I'll add though that this isn't why journals were created and that CS/ML doesn't typically use journals ({T,J}MLR, PAMI, and a few exist, sure) and instead write to conferences. Fixed dates, zero sum, 1.5 shot setting (1 rebuttal, zero revisions). Journals were created for dissemination of papers, indirectly about communicating to one another, but you know... now we got Arxiv and blogs and websites are sometimes way better just like how papers got better with pictures with computer graphics.

timexironman
1 replies
10h17m

Is there a video of it I can view anywhere?

ChatGTP
0 replies
3h46m

try clicking on the link ?

badloginagain
1 replies
17h43m

Yo I just heard about MidJourney this year.

And this appears to be a local runtime stable diffusion streaming library?

Bruh.

Keyframe
0 replies
17h30m

Singularity is real, but it's people. Amazing fast-paced progress.

_joel
1 replies
9h41m

Maybe we're all living in a simulation^H^H^H^H^H pipeline-level solution for real-time interactive generation.

ChatGTP
0 replies
3h52m

Maybe we're not?

kristopolous
0 replies
17h18m

This more or less just worked as documented. Most of these demos tend to blow up and give really wonky deep errors.

Good job. Give it a try. Look into the server.py of realtime-txt2img to change the model if you want to generate something other than anime. Pointing it to say https://huggingface.co/runwayml/stable-diffusion-v1-5 works fine.
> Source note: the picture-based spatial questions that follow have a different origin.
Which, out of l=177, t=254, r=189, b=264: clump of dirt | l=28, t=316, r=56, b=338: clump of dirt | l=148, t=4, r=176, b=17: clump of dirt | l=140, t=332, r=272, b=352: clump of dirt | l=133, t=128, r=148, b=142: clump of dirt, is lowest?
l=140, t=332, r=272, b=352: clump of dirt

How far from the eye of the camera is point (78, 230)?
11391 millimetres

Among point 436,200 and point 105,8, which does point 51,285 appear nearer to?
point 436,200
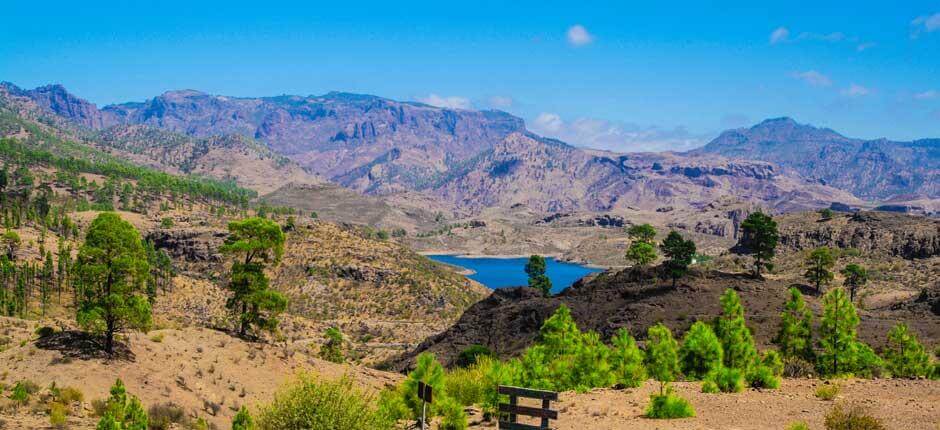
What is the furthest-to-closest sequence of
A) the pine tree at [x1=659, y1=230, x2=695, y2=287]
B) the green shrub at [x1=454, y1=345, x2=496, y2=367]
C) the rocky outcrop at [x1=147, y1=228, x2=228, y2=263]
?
the rocky outcrop at [x1=147, y1=228, x2=228, y2=263] < the pine tree at [x1=659, y1=230, x2=695, y2=287] < the green shrub at [x1=454, y1=345, x2=496, y2=367]

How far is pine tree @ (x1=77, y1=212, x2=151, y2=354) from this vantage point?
33000 mm

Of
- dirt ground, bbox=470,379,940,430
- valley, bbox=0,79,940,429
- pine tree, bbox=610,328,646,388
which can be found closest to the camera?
dirt ground, bbox=470,379,940,430

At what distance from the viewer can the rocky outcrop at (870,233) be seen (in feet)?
448

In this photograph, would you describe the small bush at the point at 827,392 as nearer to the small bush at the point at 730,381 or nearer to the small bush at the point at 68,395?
the small bush at the point at 730,381

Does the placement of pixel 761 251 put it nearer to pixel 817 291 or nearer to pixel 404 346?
pixel 817 291

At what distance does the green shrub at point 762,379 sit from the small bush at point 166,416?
2397 cm

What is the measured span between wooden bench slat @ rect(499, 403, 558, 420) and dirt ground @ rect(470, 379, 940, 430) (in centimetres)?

The results are genuinely fast. Not great, but fast. If you change to the SDXL via LCM-LoRA https://huggingface.co/latent-consistency you may get better stuff but that's when it's going to get difficult and you'll start to run into those mysterious crashes I talked about that require, you know, actual work.

my setup: 4090/3990x/CUDA 12.2/debian sid. ymmv.

Flux159
0 replies
18h37m

Arxiv paper here https://arxiv.org/abs/2312.12491

I think that it's possible to get faster than their default timings for a 4090 (I have been able to get 10fps without optimizations with SDXL Turbo and 1 iteration step), but their other improvements like using a Stochastic Similarity Filter to prevent unnecessary generations are good for getting fast results w/out having to pin your GPU at 100% all the time.